竜平

ニューオーダーの竜平のレビュー・感想・評価

ニューオーダー(2020年製作の映画)
4.3
とある豪邸にて催される結婚披露宴が突如一変、やがて起こる社会秩序の崩壊と混沌を描く。メキシコ産の社会派スリラー映画。

前情報ほぼなしで、前述のあらすじくらいで興味を持って鑑賞。オープニングからとにかく不穏な空気が漂いまくる。洒落てる邸宅にてパーティーをする、見るからに富裕層の人たち、とそこで雇われている使用人たち。格差の見える現状と、何やら抗議運動が起きてるらしい街のざわつき感など、リアリティー溢れるタッチで進んでいく序盤、そしてある瞬間から一気にヤバい方向へ。で、とんでもない状況下で焦点を当てられる人物が数人いるんだけど、それぞれの場所でそれぞれの内面が交差しつつ展開していく。描かれるのは圧力や暴力、そしてそこにある恐怖や疑心や、とにかく負の方向の人間模様。めちゃくちゃ恐ろしくて、目を覆いたくなるような、マジで悪夢のようなストーリー、と言いつつこれはきっとニュースなどに見るような、海外にて実際に起きている暴動や弾圧の中にある出来事だったりもして、じつは現実的と言えてしまう、という、そう考えるとまた本当に恐ろしい。秩序がなくなる様子は例えばゾンビ映画なんかよりもずっと混沌と狂気に満ちてるし、人が人に酷いことをする、しかもしっかりと感情を持ってやってるんだから、もうね。描写もショッキングだったり想起させるものだったり様々で、鑑賞しながらこっちまでビクビクしてしまうし、どう眺めていればいいのかもわからなくなってくる感じ。個人個人の話からやがて軍、そして国のことへと発展していくあたりにも引き込まれる。まさに社会派。一個人ではどうしても抗えないような国の有り様、現実というのを見せつけられるはず。

後で調べて知ったこととして、メキシコの国旗の色「緑・白・赤」がじつは印象的に使われていて、例えば緑は映画のジャケ画像にも気味悪く使われてるけど作中では暴動でばら撒かれる塗料の色で、白は邸宅、赤は主人公マリアンのウェディングドレス、など。
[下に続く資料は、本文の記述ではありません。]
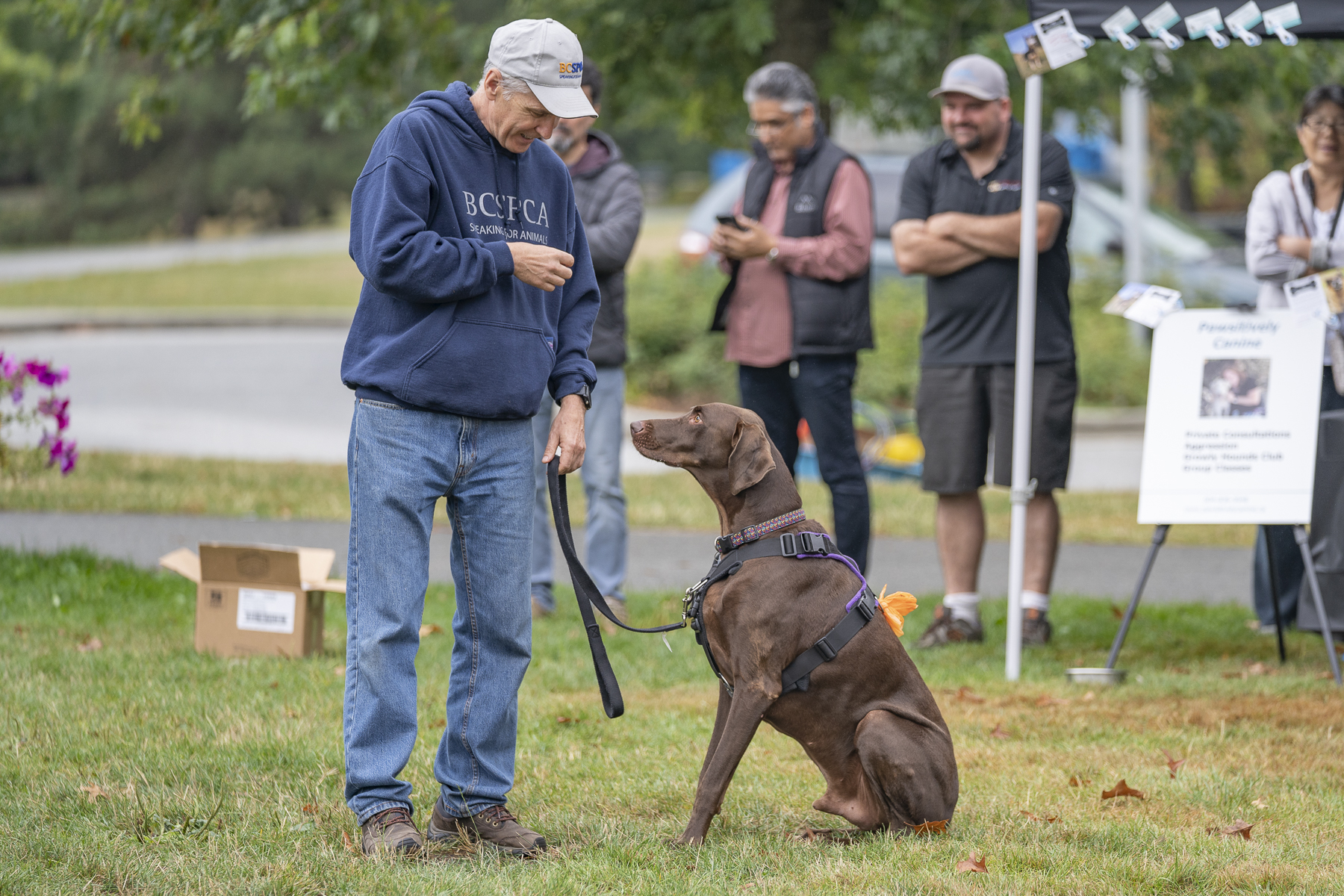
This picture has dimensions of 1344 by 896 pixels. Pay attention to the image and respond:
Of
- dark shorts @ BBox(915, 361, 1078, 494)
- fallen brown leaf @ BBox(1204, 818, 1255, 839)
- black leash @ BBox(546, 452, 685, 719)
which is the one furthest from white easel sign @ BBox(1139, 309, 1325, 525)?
black leash @ BBox(546, 452, 685, 719)

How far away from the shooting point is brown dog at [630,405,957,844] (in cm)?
372

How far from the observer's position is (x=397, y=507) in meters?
3.57

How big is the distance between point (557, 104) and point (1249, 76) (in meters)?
9.35

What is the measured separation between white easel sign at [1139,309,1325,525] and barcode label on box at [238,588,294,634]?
11.5 ft

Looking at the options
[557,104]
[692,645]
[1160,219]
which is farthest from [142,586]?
[1160,219]

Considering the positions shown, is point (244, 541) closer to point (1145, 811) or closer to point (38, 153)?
point (1145, 811)

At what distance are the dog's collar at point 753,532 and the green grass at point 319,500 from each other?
4.86 meters

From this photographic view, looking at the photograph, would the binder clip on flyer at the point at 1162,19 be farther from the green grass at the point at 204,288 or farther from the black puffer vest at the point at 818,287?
the green grass at the point at 204,288

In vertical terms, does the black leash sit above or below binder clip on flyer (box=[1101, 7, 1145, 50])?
below

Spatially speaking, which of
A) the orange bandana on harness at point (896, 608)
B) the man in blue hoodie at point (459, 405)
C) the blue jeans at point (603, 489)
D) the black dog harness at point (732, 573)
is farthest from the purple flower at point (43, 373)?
the orange bandana on harness at point (896, 608)

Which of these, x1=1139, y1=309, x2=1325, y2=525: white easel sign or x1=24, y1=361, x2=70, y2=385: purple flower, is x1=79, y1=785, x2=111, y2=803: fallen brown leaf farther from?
x1=1139, y1=309, x2=1325, y2=525: white easel sign

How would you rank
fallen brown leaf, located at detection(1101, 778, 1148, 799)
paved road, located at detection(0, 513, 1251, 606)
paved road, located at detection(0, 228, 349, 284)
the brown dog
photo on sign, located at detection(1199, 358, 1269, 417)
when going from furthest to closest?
paved road, located at detection(0, 228, 349, 284), paved road, located at detection(0, 513, 1251, 606), photo on sign, located at detection(1199, 358, 1269, 417), fallen brown leaf, located at detection(1101, 778, 1148, 799), the brown dog

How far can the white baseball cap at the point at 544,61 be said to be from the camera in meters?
3.43

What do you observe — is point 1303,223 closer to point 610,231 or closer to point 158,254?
point 610,231
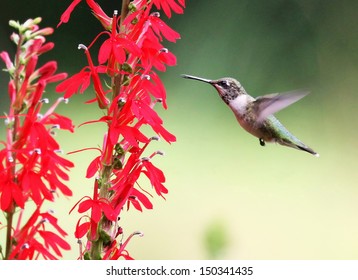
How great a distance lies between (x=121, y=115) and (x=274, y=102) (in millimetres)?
436

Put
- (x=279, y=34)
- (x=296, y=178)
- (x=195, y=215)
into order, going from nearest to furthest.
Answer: (x=195, y=215), (x=296, y=178), (x=279, y=34)

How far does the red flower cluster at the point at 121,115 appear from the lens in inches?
26.5

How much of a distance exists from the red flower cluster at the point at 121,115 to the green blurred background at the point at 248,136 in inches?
30.5

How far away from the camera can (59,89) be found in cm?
69

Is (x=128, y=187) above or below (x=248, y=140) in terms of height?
below

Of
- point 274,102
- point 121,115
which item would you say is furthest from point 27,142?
point 274,102

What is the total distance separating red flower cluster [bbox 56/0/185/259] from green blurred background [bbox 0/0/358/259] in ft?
2.54

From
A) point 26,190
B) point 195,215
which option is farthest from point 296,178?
point 26,190

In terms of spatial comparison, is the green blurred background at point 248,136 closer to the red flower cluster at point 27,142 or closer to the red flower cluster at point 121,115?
the red flower cluster at point 121,115

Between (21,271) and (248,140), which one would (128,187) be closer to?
(21,271)

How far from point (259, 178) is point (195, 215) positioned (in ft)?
0.76

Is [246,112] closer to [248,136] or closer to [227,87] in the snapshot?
[227,87]

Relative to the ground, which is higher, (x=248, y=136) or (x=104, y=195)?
(x=248, y=136)

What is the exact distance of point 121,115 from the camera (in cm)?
69
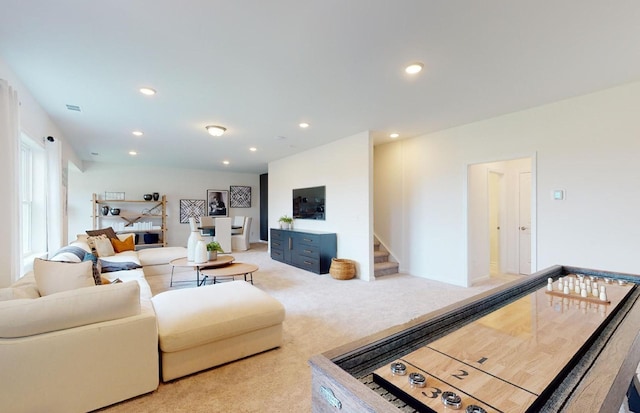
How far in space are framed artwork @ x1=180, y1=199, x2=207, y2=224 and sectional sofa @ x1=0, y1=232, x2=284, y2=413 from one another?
6987 millimetres

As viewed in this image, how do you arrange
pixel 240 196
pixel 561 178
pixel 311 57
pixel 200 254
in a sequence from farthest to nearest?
pixel 240 196 → pixel 200 254 → pixel 561 178 → pixel 311 57

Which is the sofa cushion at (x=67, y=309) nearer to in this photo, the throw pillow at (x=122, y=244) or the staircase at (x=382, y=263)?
the throw pillow at (x=122, y=244)

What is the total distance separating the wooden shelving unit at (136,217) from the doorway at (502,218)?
8.00 metres

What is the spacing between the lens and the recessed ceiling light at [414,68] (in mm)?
2600

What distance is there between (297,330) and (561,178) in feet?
12.0

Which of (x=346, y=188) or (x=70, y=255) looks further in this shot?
(x=346, y=188)

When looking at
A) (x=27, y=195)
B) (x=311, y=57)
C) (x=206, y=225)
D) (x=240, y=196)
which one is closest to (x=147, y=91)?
(x=311, y=57)

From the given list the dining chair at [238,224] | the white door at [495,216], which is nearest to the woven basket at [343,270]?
the white door at [495,216]

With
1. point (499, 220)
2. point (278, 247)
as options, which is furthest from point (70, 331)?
point (499, 220)

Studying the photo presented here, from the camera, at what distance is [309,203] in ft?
20.7

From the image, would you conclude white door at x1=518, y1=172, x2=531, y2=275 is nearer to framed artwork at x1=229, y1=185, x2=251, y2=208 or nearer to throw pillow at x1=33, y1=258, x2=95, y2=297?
throw pillow at x1=33, y1=258, x2=95, y2=297

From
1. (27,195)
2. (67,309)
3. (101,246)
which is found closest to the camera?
(67,309)

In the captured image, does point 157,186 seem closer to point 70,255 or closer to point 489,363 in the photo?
point 70,255

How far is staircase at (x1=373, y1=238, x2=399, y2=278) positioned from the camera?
523cm
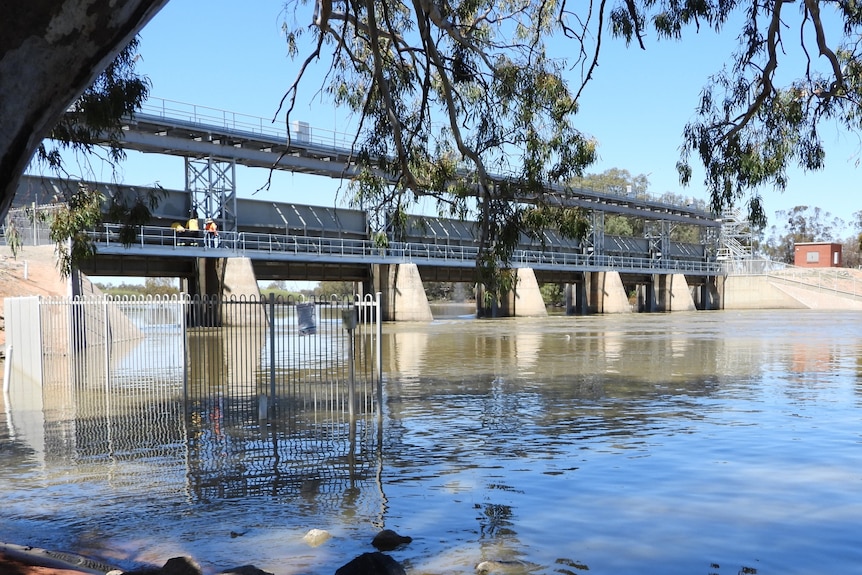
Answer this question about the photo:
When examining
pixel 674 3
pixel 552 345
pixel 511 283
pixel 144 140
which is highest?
pixel 144 140

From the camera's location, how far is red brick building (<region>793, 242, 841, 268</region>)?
3499 inches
国旗の色にはそれぞれ「緑:独立」「白:純粋性」「赤:諸民族の統一」と意味があるらしくて、そこらへんの意味合いも加味しつつ見ると「皮肉」では済まされないような重大なメッセージ性も感じ取れたりして。感想として「おもしろい」という表現をしていいものか微妙なんだけど、いやはや見入ってしまった。画面に釘付けになってしまった。普段自分が持ち合わせてる常識も、ちょっとした良心もこういった状況では通用しないし届かないのかなと思うと本当に悲しいし恐ろしい。ここに新たな胸糞映画が誕生、と言いつつ、ひとまず心を強く持てる時に見るとして、単なる「胸糞映画」の括りで見終えるには勿体ない一本。いやー、くらった。